Daniel Willis was acquitted of murder in a Bastrop County, Texas, District Court by visiting District Judge Albert McCaig. 

During the incident, which took place Feb. 16. 2014, Yvette Smith, who was apparently trying to defuse an argument between two men that involved a gun, called 911. When Bastrop County police arrived at the house in the early morning, at least one of the men was already in the front yard and the worst of the argument seemed to be over. 

Willis, The Guardian notes, saw Smith and told her to come outside. When she opened the door, Willis shouted "police" before firing his gun within three seconds of his declaration. The 47-year-old died in the hospital after sustaining two gunshot wounds. Willis used his personal AR-15 semi-automatic rifle in the shooting. 

Before announcing his ruling, McCaig described Smith as "a good person, a kind person and a gentle person trying to do the right thing," laying some of the blame at the feet of the two arguing men. 

He then asked Willis to stand before quoting part of a 1910 speech by Theodore Roosevelt: "It is not the critic who counts; not the man who points out how the strong man stumbles, or where the doer of deeds could have done them better. The credit belongs to the man who is actually in the arena, whose face is marred by dust and sweat and blood; who strives valiantly; who errs, who comes short again and again, because there is no effort without error and shortcoming; but who does actually strive to do the deeds."

* _Available data_:
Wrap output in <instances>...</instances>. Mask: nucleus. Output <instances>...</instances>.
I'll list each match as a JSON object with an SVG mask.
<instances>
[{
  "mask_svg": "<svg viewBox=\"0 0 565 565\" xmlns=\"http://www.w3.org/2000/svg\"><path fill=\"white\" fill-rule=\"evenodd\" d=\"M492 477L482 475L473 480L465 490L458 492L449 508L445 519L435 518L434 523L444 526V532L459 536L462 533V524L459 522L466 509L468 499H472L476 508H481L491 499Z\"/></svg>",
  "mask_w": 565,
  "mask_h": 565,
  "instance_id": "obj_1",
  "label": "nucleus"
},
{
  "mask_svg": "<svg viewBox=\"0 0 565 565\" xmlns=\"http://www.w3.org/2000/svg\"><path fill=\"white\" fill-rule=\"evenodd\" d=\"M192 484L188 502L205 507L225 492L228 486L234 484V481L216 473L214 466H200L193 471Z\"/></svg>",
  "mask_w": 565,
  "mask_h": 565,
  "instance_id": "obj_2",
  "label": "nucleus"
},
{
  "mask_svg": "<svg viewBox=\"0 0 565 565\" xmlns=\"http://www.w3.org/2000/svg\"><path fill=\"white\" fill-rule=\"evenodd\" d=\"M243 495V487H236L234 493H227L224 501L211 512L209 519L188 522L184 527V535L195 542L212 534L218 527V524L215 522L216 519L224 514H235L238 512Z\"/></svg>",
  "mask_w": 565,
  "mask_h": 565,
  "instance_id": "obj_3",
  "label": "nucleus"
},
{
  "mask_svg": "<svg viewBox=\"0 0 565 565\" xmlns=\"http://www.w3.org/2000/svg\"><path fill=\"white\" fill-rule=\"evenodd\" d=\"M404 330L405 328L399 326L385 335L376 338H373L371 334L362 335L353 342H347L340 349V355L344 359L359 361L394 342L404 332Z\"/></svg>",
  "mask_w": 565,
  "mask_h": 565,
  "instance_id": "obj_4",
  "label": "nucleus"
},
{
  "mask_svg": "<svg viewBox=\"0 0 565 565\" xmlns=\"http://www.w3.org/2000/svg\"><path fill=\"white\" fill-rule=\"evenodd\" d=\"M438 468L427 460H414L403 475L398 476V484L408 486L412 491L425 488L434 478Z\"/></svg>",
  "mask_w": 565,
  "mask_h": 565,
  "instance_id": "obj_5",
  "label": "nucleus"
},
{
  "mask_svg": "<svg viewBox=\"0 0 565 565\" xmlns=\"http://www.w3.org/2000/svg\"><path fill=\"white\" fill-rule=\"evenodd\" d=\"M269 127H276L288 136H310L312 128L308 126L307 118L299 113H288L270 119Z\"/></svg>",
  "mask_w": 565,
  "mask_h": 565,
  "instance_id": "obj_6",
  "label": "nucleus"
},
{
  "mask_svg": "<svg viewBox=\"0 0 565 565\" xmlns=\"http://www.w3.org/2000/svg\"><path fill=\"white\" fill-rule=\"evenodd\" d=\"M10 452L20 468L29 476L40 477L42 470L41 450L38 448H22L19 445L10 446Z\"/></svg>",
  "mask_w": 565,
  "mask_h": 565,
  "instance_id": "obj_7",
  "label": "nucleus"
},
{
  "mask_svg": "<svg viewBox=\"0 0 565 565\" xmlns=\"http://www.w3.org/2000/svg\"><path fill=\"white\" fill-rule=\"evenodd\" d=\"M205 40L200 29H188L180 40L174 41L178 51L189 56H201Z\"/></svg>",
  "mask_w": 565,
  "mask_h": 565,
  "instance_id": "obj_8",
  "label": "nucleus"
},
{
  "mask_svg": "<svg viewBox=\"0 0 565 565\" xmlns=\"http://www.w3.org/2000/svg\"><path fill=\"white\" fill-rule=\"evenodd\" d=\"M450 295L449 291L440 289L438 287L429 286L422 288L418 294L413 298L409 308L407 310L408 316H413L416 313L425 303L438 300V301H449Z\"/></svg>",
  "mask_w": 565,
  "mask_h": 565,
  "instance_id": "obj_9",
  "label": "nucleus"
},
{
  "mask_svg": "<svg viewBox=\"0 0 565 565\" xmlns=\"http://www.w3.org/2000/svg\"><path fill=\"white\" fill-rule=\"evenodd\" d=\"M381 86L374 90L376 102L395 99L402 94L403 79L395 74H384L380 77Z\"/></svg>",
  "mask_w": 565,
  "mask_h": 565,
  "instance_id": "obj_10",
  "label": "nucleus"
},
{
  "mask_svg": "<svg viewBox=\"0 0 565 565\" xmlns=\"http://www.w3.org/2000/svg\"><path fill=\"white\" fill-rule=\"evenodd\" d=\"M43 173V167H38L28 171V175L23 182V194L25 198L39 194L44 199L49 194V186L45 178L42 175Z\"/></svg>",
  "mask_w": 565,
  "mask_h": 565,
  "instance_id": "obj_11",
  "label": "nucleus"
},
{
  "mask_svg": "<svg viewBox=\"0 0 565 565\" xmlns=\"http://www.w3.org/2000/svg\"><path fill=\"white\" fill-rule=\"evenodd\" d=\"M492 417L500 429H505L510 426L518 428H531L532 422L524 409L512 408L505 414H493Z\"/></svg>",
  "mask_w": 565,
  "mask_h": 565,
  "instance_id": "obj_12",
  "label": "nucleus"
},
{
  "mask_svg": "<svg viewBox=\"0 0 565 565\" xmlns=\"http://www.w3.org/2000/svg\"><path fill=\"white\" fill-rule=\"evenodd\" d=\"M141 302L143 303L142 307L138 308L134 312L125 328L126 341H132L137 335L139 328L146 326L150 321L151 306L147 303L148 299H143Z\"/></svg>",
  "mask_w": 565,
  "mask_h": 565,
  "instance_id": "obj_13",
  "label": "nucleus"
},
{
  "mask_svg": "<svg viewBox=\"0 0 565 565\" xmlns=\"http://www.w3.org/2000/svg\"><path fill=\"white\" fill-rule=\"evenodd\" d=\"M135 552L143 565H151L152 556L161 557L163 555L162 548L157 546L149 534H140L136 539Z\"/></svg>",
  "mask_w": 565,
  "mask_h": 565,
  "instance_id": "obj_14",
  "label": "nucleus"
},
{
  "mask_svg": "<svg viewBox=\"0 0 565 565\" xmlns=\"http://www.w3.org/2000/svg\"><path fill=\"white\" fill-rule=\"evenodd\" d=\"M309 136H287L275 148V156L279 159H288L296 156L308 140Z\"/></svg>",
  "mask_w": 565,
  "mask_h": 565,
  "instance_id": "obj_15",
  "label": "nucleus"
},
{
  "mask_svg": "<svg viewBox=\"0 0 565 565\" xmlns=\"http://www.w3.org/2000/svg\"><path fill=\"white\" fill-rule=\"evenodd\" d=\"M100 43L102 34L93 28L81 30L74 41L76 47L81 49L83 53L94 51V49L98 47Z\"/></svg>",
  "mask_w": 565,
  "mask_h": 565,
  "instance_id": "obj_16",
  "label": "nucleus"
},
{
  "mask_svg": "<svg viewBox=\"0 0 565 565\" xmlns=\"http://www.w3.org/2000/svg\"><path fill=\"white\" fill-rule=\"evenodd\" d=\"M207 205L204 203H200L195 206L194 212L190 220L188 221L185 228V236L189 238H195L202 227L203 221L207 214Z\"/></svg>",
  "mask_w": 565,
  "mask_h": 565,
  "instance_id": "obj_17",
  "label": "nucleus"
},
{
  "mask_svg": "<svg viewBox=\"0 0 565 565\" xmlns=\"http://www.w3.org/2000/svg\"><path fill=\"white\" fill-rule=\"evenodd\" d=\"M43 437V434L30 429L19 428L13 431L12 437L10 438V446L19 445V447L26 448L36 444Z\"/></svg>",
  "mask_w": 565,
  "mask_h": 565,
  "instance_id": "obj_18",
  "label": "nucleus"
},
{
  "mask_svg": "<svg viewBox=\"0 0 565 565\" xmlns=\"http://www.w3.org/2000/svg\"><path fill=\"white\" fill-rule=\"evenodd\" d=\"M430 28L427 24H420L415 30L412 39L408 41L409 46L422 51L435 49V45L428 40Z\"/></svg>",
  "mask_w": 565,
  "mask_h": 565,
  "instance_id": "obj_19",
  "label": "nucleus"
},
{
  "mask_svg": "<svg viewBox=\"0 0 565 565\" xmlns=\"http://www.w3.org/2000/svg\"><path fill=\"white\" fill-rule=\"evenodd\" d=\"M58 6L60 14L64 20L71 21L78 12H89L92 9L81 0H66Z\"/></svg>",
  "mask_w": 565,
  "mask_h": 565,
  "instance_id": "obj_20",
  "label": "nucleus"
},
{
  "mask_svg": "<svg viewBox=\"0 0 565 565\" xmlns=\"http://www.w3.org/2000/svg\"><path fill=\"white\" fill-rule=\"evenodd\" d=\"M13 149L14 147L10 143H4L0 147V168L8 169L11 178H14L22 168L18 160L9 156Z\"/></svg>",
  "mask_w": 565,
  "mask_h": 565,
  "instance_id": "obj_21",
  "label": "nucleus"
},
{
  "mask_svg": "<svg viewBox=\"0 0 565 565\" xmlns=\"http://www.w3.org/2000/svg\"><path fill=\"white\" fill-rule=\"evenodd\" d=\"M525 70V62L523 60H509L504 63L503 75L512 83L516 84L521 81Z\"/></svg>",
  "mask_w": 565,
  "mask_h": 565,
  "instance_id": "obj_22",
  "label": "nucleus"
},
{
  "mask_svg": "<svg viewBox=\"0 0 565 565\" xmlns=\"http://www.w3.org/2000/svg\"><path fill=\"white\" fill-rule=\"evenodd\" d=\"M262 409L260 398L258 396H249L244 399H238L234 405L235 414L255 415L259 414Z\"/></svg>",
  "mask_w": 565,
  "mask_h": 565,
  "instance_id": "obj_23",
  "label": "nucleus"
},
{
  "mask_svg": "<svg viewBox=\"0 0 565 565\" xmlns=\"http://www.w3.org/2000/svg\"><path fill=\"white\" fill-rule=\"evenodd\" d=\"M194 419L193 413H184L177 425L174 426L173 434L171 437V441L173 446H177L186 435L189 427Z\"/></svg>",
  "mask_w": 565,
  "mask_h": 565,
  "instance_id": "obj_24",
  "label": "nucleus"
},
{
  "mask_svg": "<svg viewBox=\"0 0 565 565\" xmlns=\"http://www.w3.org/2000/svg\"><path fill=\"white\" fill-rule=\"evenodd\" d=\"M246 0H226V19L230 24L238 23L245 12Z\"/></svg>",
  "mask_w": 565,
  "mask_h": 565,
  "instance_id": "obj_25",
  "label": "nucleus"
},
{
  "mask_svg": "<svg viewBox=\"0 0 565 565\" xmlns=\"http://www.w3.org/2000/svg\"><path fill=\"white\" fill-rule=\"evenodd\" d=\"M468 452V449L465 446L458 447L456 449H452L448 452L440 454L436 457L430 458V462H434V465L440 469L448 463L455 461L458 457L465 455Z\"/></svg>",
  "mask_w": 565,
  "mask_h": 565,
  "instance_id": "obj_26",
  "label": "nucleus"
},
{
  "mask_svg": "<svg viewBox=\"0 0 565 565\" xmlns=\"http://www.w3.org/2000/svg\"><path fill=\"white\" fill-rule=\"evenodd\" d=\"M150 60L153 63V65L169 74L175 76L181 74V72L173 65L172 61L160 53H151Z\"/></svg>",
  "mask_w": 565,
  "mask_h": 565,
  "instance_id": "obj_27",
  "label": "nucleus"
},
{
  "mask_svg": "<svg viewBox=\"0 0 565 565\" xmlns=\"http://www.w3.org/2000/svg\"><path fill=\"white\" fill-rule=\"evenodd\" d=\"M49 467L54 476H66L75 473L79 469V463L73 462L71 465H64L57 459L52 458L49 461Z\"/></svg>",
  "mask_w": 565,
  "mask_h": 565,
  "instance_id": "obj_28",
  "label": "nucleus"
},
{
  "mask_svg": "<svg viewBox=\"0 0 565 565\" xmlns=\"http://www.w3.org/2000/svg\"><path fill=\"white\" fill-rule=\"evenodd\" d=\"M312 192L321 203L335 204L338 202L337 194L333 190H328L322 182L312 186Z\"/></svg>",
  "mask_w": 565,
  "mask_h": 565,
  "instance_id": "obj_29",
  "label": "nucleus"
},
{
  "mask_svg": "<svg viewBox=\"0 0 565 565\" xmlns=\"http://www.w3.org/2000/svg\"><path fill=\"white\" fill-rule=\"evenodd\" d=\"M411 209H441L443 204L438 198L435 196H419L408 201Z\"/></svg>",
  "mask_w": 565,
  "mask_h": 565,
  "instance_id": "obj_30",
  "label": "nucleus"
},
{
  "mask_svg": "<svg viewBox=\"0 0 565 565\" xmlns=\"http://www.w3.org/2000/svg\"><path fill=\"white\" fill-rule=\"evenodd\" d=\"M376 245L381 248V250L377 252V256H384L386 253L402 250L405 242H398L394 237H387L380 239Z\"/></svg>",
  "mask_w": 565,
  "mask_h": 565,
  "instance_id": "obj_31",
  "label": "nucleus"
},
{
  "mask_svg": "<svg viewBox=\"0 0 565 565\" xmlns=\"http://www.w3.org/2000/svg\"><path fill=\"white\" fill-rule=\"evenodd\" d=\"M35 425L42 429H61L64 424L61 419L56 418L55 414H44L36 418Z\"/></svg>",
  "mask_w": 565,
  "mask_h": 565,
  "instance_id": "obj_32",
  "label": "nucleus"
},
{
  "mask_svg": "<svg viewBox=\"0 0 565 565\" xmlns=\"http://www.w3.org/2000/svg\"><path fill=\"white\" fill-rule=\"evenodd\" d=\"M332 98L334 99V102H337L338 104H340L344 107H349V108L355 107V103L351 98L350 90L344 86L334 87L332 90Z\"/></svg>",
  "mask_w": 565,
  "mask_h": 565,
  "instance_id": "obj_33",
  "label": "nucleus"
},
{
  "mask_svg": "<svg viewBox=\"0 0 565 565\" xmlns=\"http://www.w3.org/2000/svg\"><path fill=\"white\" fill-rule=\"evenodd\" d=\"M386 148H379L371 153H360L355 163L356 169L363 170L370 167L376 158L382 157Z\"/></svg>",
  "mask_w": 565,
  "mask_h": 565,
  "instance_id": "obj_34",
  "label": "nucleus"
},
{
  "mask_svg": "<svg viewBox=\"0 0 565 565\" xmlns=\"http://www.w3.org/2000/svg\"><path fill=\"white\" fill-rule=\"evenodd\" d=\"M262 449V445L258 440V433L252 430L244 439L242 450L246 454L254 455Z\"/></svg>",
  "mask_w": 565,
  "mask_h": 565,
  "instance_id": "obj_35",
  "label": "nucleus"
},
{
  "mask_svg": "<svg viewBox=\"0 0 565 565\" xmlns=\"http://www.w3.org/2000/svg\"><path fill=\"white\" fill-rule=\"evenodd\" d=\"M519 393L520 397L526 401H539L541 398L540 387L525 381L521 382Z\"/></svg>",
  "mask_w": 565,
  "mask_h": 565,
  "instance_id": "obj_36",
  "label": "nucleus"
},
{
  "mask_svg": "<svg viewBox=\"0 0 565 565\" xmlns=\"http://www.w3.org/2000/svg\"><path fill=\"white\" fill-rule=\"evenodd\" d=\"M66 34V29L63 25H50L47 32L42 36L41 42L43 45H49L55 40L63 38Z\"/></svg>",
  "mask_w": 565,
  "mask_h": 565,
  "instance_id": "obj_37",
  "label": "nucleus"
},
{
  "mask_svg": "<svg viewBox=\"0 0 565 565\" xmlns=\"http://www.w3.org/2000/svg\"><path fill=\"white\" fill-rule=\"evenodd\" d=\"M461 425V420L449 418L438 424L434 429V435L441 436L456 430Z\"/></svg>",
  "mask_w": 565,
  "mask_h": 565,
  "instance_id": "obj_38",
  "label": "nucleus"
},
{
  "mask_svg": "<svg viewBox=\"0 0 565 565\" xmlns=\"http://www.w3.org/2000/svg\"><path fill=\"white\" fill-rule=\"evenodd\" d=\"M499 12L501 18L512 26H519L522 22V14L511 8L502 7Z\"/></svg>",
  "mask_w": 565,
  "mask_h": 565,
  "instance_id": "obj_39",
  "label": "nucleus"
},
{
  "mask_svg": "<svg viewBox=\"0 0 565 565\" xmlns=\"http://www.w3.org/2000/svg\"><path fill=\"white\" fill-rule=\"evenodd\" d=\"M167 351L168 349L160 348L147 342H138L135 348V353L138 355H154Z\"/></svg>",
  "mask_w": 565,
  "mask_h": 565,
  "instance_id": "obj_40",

* _Explore the material_:
- 1) Answer these from the article on the Willis acquittal:
(a) What weapon did Willis use in the shooting?
(b) How many gunshot wounds did Smith sustain?
(c) Whose speech did McCaig quote, and in what year was it given?
- 2) Reproduce a passage of the article on the Willis acquittal word for word, beginning at "Daniel Willis was" and stopping after "to be over.".

* _Task-by-task solutions_:
- 1)
(a) His personal AR-15 semi-automatic rifle.
(b) Two.
(c) Theodore Roosevelt's, given in 1910.

- 2)
Daniel Willis was acquitted of murder in a Bastrop County, Texas, District Court by visiting District Judge Albert McCaig. 

During the incident, which took place Feb. 16. 2014, Yvette Smith, who was apparently trying to defuse an argument between two men that involved a gun, called 911. When Bastrop County police arrived at the house in the early morning, at least one of the men was already in the front yard and the worst of the argument seemed to be over.